Énoncé écrit a: Recopiez à l'identique le passage de l'extrait sur les figurines plates de 20 mm qui commence aux mots « Le format 20 » et s'arrête après les mots « à l’échelle HO. ».
^^^^
L’histoire extraordinaire des 20 mm plats français

 

50 ans de passion, 50 ans de création

              Une œuvre collective, une aventure unique sans équivalent, qui se poursuit depuis plus de cinquante ans, plus de  800 références de figurines éditées , voilà qui mérite d’être raconté. Remontons donc le temps dans l’univers de la figurine plate avec les matériaux dont nous pouvons encore disposer aujourd’hui, en croisant et confrontant publications, archives et souvenirs personnels.

 

 

 

 

          Le format 20 mm apparaît en Allemagne au milieu des années 1930 ; à l’époque il est conçu pour figurer en arrière plan de dioramas constitués de figurines du format habituel, le 30 mm.

          Mais ce format est également particulièrement adapté pour le jeu de guerre avec figurines (kriegspiel) . Tout d’abord celles-ci sont moins onéreuses à l’achat et peuvent se contenter d’une peinture moins détaillée. En outre, le 20mm autorise le déploiement de plus grandes grandes masses sur la table de jeu, et a l’avantage de pouvoir s’intégrer dans des éléments de décor existant (bâtiments, végétation) du modélisme ferroviaire à l’échelle HO.
^^^^
Énoncé écrit b: Quelles lignes des enregistrements contiennent le mot « would » ? Relevez-les toutes sans les modifier.
^^^^
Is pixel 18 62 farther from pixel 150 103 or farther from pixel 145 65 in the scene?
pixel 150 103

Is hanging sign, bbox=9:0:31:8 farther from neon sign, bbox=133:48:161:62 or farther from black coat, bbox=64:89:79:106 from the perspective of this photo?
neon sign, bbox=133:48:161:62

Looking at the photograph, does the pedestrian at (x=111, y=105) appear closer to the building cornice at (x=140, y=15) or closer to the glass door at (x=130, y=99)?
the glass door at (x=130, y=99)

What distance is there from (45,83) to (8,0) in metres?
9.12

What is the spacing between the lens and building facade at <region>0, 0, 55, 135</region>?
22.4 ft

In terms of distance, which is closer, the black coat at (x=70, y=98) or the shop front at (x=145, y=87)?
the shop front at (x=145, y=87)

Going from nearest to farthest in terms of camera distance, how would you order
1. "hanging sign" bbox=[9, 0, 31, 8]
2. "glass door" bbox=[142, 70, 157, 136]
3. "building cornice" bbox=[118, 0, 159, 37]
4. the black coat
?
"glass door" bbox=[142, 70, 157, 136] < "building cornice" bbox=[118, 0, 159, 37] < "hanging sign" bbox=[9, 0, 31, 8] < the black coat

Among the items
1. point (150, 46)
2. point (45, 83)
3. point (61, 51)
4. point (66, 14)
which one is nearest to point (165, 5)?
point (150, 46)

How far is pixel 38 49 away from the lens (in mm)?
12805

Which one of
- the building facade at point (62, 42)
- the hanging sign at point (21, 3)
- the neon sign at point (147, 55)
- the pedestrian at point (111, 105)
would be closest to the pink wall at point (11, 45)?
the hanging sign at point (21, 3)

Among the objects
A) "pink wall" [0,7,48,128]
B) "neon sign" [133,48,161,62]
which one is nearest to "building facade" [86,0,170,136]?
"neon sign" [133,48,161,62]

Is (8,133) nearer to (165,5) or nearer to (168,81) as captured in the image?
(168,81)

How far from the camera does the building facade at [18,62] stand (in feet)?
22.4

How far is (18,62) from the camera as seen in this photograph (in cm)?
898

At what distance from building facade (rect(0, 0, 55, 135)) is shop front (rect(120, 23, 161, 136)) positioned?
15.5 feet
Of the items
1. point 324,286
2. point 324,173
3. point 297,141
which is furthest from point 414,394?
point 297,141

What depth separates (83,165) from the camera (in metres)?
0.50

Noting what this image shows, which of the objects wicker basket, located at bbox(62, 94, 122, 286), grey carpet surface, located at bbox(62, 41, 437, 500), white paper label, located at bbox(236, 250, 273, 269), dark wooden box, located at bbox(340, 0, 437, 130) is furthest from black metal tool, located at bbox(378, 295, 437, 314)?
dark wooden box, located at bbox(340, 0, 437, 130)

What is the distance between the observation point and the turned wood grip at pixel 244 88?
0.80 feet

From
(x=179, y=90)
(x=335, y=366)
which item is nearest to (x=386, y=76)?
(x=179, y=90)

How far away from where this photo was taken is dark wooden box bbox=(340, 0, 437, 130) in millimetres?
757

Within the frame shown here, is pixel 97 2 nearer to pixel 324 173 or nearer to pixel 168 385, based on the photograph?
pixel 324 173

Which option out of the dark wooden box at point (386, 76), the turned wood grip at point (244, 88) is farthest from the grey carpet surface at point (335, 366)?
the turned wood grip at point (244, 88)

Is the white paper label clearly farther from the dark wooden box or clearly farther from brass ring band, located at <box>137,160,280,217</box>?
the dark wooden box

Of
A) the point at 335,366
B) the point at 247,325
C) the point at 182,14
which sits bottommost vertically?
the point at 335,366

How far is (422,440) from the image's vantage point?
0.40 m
^^^^
Résultat obtenu a:
Le format 20 mm apparaît en Allemagne au milieu des années 1930 ; à l’époque il est conçu pour figurer en arrière plan de dioramas constitués de figurines du format habituel, le 30 mm.

          Mais ce format est également particulièrement adapté pour le jeu de guerre avec figurines (kriegspiel) . Tout d’abord celles-ci sont moins onéreuses à l’achat et peuvent se contenter d’une peinture moins détaillée. En outre, le 20mm autorise le déploiement de plus grandes grandes masses sur la table de jeu, et a l’avantage de pouvoir s’intégrer dans des éléments de décor existant (bâtiments, végétation) du modélisme ferroviaire à l’échelle HO.

Résultat obtenu b:
Going from nearest to farthest in terms of camera distance, how would you order
would be closest to the pink wall at point (11, 45)?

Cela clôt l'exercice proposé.